Those who’ve been following this blog for some time will know I have a slight (cough) tendency to obsess over small and seemingly unimportant matters. In the case of my planned visit to Wales, this amounted to what in our family now call: great Welsh footwear crisis. I had been told by a friend that my Melbourne boots wouldn’t stand up to the weather in Wales. I didn’t want to wear hiking boots for seven months, or wellingtons. What was I going to do? Cancel the whole trip?
As these deliberations reached a fever pitch, my long-suffering husband weighed in on the argument, suggesting I buy a pair of Blundstone Boots.
‘Blundstones!’ I replied. ‘They’re ugly.’
‘Not the new Urban range.’
I perused the website, considered telling Veronica I wasn’t coming, took my measurements and ordered a pair of Blundstones with red elastic elastic sides. They arrived. The family heaved a collective sigh of relief, and the inhabitants of Corris enjoyed the benefit of my extended visit.
Now I am back in Australia and the number one question people are asking is: how did the Blunnies held up? On social media, in letters and telephone calls, even the newspapers, are all asking the same question. Have Blundstone developed a product that will save the feet of Wales?
Hence, the Blundstone Report.
For those who do not know, Blundstones are a Tasmanian boot manufacturer, arising from the the amalgamation of two competing footwear companies, owned by early English settler families – the Blundstones and the Cuthbersons. The family businesses existed separately from 1853 and were amalgamated in 1932. In recent times, they have thrust their elastic sided boots into the fashion market.

**Supplied records**.
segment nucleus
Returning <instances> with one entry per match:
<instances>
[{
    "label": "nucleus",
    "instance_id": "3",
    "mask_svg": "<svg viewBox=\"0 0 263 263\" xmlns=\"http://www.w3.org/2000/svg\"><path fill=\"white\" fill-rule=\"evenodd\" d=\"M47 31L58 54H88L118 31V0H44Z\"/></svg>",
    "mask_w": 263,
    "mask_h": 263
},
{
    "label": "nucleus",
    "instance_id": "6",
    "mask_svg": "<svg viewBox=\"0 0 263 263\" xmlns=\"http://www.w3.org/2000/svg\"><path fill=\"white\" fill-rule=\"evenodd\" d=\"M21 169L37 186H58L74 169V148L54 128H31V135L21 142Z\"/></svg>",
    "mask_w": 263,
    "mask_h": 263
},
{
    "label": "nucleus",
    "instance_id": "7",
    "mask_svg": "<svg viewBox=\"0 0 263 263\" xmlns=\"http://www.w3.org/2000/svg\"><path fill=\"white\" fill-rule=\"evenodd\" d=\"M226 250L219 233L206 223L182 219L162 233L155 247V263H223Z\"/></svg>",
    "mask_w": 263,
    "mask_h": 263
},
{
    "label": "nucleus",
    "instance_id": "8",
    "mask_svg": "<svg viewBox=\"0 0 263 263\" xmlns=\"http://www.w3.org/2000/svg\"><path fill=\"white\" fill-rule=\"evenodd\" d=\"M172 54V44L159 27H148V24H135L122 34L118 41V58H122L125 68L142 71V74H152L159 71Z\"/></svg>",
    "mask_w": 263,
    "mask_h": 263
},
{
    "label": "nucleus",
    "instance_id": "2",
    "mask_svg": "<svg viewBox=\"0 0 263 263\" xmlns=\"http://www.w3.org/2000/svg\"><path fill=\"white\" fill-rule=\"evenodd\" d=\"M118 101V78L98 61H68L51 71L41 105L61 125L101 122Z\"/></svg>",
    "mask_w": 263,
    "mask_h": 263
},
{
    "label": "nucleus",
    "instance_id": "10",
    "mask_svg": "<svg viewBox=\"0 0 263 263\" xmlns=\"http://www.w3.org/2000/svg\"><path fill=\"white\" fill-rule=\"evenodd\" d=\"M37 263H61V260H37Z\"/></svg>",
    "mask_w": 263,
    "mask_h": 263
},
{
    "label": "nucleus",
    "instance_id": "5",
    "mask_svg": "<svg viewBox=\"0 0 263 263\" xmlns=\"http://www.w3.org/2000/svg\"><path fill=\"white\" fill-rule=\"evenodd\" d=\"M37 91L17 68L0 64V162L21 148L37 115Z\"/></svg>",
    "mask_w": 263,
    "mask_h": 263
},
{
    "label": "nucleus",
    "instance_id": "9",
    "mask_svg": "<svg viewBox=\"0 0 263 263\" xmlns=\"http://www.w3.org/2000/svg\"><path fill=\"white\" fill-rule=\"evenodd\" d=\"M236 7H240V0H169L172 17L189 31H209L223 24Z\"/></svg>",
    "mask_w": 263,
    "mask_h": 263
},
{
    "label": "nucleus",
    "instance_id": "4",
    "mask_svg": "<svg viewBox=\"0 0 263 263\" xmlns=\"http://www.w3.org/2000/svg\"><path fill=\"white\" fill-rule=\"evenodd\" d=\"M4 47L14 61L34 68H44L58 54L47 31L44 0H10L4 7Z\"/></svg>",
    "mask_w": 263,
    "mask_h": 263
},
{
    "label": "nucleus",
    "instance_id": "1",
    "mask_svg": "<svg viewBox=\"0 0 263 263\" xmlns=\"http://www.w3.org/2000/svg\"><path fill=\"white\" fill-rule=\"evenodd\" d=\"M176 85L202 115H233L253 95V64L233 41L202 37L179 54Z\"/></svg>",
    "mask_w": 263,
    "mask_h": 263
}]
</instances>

**Aim of the exercise**. Rewrite everything in the Blundstone post from "Hence, the Blundstone" down to "the fashion market.", putting "Australian" in place of "Tasmanian".

**Task solution**.
Hence, the Blundstone Report.
For those who do not know, Blundstones are a Australian boot manufacturer, arising from the the amalgamation of two competing footwear companies, owned by early English settler families – the Blundstones and the Cuthbersons. The family businesses existed separately from 1853 and were amalgamated in 1932. In recent times, they have thrust their elastic sided boots into the fashion market.